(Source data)

·····

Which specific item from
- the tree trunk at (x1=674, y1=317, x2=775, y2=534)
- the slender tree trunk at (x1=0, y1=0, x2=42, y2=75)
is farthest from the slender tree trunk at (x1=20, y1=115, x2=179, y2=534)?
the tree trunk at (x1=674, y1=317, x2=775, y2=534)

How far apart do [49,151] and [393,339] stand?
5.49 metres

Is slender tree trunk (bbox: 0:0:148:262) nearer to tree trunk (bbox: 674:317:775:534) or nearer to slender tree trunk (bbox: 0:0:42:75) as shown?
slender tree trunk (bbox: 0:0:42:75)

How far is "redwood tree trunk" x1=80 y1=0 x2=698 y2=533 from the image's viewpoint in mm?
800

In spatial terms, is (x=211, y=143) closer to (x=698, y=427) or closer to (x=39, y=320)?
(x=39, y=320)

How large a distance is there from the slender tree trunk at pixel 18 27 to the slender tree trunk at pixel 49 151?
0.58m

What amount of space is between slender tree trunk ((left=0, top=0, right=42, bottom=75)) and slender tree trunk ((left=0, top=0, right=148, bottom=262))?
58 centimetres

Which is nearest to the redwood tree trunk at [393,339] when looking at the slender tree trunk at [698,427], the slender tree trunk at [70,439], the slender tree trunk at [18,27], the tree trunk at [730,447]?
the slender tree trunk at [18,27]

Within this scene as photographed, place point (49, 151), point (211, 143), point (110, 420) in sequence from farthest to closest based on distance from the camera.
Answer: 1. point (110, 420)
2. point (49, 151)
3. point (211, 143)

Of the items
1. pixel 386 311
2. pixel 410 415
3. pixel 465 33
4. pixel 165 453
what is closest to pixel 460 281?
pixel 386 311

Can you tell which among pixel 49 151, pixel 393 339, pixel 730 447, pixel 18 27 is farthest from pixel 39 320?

·····

:: Exercise prompt ::
Write out all of the records above again, word for word, with no changes.

:: Expected answer ::
Which specific item from
- the tree trunk at (x1=674, y1=317, x2=775, y2=534)
- the slender tree trunk at (x1=0, y1=0, x2=42, y2=75)
is farthest from the slender tree trunk at (x1=20, y1=115, x2=179, y2=534)?
the tree trunk at (x1=674, y1=317, x2=775, y2=534)

How far apart do [49,151] and [393,339] stand?
5.49 metres

Is slender tree trunk (bbox: 0:0:148:262) nearer to tree trunk (bbox: 674:317:775:534) or nearer to slender tree trunk (bbox: 0:0:42:75) as shown?
slender tree trunk (bbox: 0:0:42:75)

How far is "redwood tree trunk" x1=80 y1=0 x2=698 y2=533 from the image's viewpoint in mm?
800

In spatial terms, is (x=211, y=143) closer to (x=698, y=427) or closer to (x=39, y=320)?
(x=39, y=320)

How large a distance is there from the slender tree trunk at pixel 18 27 to the slender tree trunk at pixel 49 151?
0.58m

What amount of space is between slender tree trunk ((left=0, top=0, right=42, bottom=75)) and slender tree trunk ((left=0, top=0, right=148, bottom=262))?
58 centimetres

Which is nearest to the redwood tree trunk at [393,339] when looking at the slender tree trunk at [698,427], the slender tree trunk at [70,439], the slender tree trunk at [18,27], the tree trunk at [730,447]?
the slender tree trunk at [18,27]

Within this scene as photographed, place point (49, 151), point (211, 143), point (110, 420) in sequence from farthest to closest based on distance from the camera.
Answer: 1. point (110, 420)
2. point (49, 151)
3. point (211, 143)

Of the items
1. pixel 386 311
2. pixel 410 415
3. pixel 465 33
4. pixel 165 453
what is closest to pixel 460 281?
pixel 386 311

Can you tell which among pixel 49 151, pixel 393 339, pixel 730 447, pixel 18 27 is farthest from pixel 39 320?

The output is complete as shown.